The reason India’s batters seemed to get lucky in 2020/21, with the odd catch not going to hand, is because Australia kept being put in positions by the Indian bowling where they didn’t have runs to play with. India’s first innings totals in 2020/21 were not that different from what they managed in, say 1999/00 - 244, 326, 244 and finally, 336 at the fast scoring Gabba. There was also, of course the 36/9. But in the first two Tests of that 2020/21 series, Australia managed 191, 195 and 200 in three of their four innings. India conceded more than 350 once in that entire series.
Since they conceded 443/7 and 622/7 on two absolute roads at Melbourne and Sydney against India (well, mostly, Cheteshwar Pujara) in 2018/19, Australia have taken at least 9 wickets in 25 out of 28 Test innings they’ve bowled in at home, and never conceded more than 336. They’ve dug up the horribly flat MCG pitch (the year before India made 443/7, Alastair Cook made 244 there in a Test in which only 24 wickets fell in 5 days) and its been a textbook result pitch since.
This makes it even more difficult against an attack as good and deep as Australia’s. Even the pitch is not available to the batter to tame the bowling.
In these circumstances, conceding 425 and 473 in the 1st innings was fatal. But it was also unsurprising. Its hard to think of a batting line up which could avoid defeat after those sorts of totals.
Given this, the remarkably single minded attention to the batting in all the post-match conversation on podcasts, newspaper columns and the like, seems to be a lament about respectability rather than competitiveness. England were never going to compete against this Australia with that attack.
England’s serious problems lie on the bowling side. Their worst players in this series have been Stuart Broad, Chris Woakes, Jack Leach and Mark Wood. They’ve put England in a deep enough hole between them, that its hard to think of any batting line up which could salvage anything out of it on these pitches which always offer something to the bowlers, against these Australian bowlers.
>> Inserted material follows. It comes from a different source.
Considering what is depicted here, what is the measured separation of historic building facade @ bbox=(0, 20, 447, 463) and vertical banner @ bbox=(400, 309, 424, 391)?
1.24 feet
Its all very well complaining about administrators, coaches, schedules, other formats and the like. The only question as far as competitiveness is concerned is - which 5 bowlers would you have picked to ensure that England picked 20 wickets in a Test in Australia? England have managed this once - at Sydney in the new year’s Test of 2014 - since the end of the 2010/11 Ashes.
In fact, if you consider all the Ashes series in the 21st century in Australia other than the 2010/11 one, England have managed to take 20 Australian wickets in a Test in Australia only twice in 23 Tests.
Its not their batting that’s the problem.
Before I forget, great piece though. It really made me think.
Very interesting and intriguing take. But it also seems true that their batting has fundamentally serious problems which were exacerbated and ruthlessly exposed by India’s and Australia’s top dog attacks.
Thinking again, I can see the class of 2010-2011 struggling to do much better against this Ozzie attack to be honest. They give you precious little to work with. India won in 2021 because we had worked out how to nail 20 wickets better than any previous Indian Test side in history. Kohli gets some of the plaudits and deservedly so but the bowlers had to buy into the plans and work it out themselves. Planning is one thing, execution quite another.
I think this attack is almost as good and actually, even deeper than the McGrath-Warne era. While Lyon is very very good, Warne was a palpably greater bowler.